In nature's governance, the grasses are of course farmers and the mosses poor crofters. But there are also soldiers: plants such as thistles and barberry have been armed to protect themselves against the animals. Without knowledge about chlorophyll and photosynthesis, Linnaeus described how, for example, dodders and certain orchids parasitize green plants, or as it is expressed in Linnaeus' political analogy, they are under the guardianship of foster parents.
In his travels to Dalarna and Lapland, another example of parasitism is given when Linnaeus describes how ox warble fly and reindeer warble fly torment cattle and reindeer when they lay their eggs in the fur.
All bird watchers know how the Arctic skua (Stercorarius parasiticus) steals food from seagulls, but Linnaeus has more knowledge to offer about the skua: in autumn, when the fish hide in the depths, it is Mergus merganser, that keeps Lari with the supply, since this bird can dive even deeper into the sea (Mergus merganser is goosander, and ’Lari’ here refers to skuas). Linnaeus gave the skua the species epithet parasiticus.
Although the concept of succession (change in species composition over time) was hardly used in the 18th century, it was clear to Linnaeus that vegetation is not static.

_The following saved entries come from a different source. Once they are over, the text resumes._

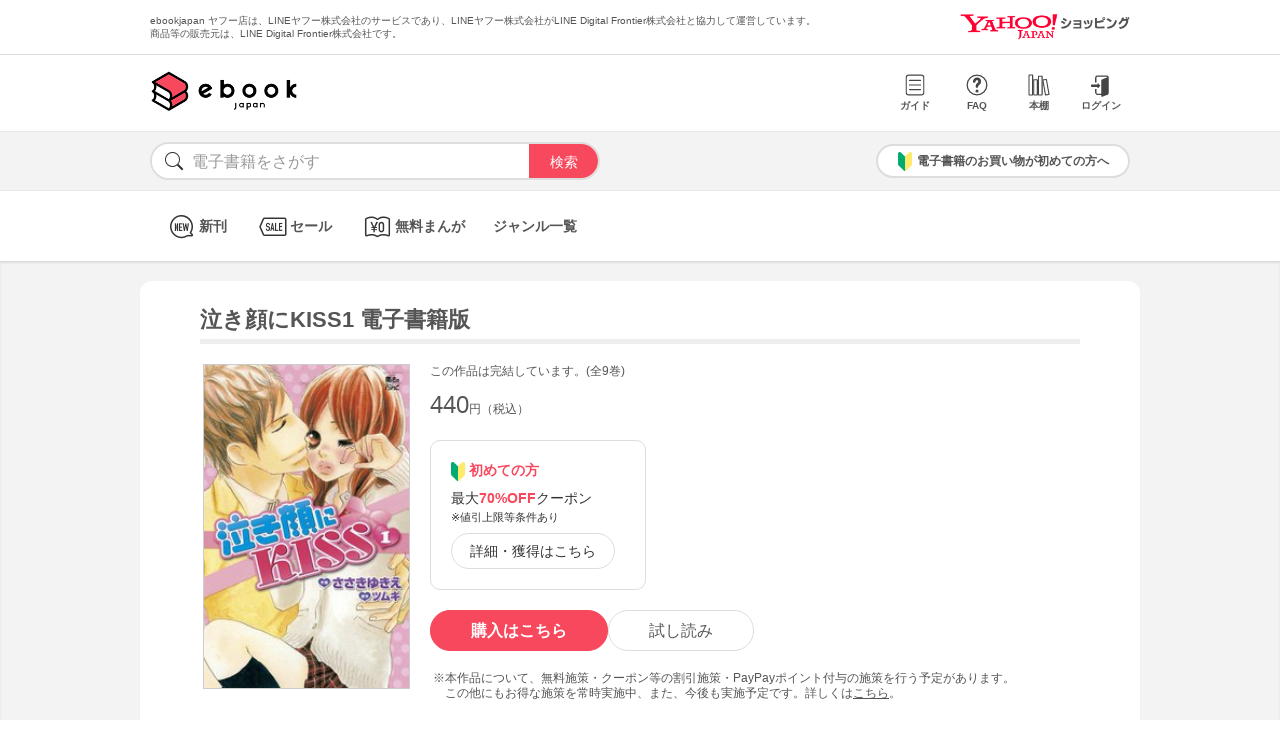

--- FILE ---
content_type: text/html
request_url: https://bf-www.ebookjapan.jp/parts/mall/yahooej/smp/nav.html
body_size: 584
content:
<!doctype html>
<html>

<head>
    <title>ebookjapan ヤフー店</title>
    <meta charset="utf-8">
    <meta http-equiv="Content-Style-Type" content="text/css">
    <meta http-equiv="Pragma" content="no-cache">
    <meta http-equiv="Cache-Control" content="no-cache">
    <meta http-equiv="Expires" content="Thu, 01 Dec 1994 16:00:00 GMT">
    <meta name="viewport" content="width=device-width,initial-scale=1">
    <meta name="format-detection" content="telephone=no">
    <meta http-equiv="X-UA-Compatible" content="IE=edge" />

    <link href="https://shopping.geocities.jp/ebookjapan/css/sp_base.css" rel="stylesheet" type="text/css">
    <link href="https://shopping.geocities.jp/ebookjapan/css/fontstyle.css" rel="stylesheet" type="text/css">
    <script src="https://shopping.geocities.jp/ebookjapan/javascript/jquery-3.4.0.min.js"></script>

</head>

<body>
    <div id="sptop_shopnav">
        <div class="navarea">
            <ul class="contnav">
                <li><a href="https://shopping.geocities.jp/ebookjapan/new_item/" class="GAtag-header-nav pt10"><i
                            class="icon-new"></i>新刊</a></li>
                <li><a href="https://shopping.geocities.jp/ebookjapan/sale_item/" class="GAtag-header-nav pt10"><i
                            class="icon-sale"></i>セール</a></li>
                <li><a href="https://shopping.geocities.jp/ebookjapan/free_browser/" class="GAtag-header-nav pt10"><i
                            class="icon-free"></i>無料まんが</a></li>
                <li><a href="https://shopping.geocities.jp/ebookjapan/genre/list.html#genrelistpage"
                        class="GAtag-header-nav">ジャンル一覧</a></li>
            </ul>
        </div>
    </div>
</body>

</html>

An example is changes in vegetation caused by land uplift along the Baltic coast (although this was at the time referred to "water subsidence"). He finds deposits of sea shells far inland, and from the inhabitants along the northernmost part Bothnian shore, he hears how much the sea sinks in ten years, and calculates that it will be (with some overestimation) 4 feet and 5 inches (about 135 cm) for every century. Linnaeus describes how plants invade bare rocks rising out of the sea and also explains the mechanisms: Crustaceous lichens are the only ones that can grow on bare rocks, and they provide a thin soil as substrate for leafy lichens. Next come mosses, and it is only when these rot away that the mulch is sufficient for herbs and trees to establish. For Linnaeus, the lichens were assigned an important task in the economy of nature, even though we consider them useless. Nowadays, we explain how species replace each other during a succession by differing in their ability to colonize and compete in a certain environment.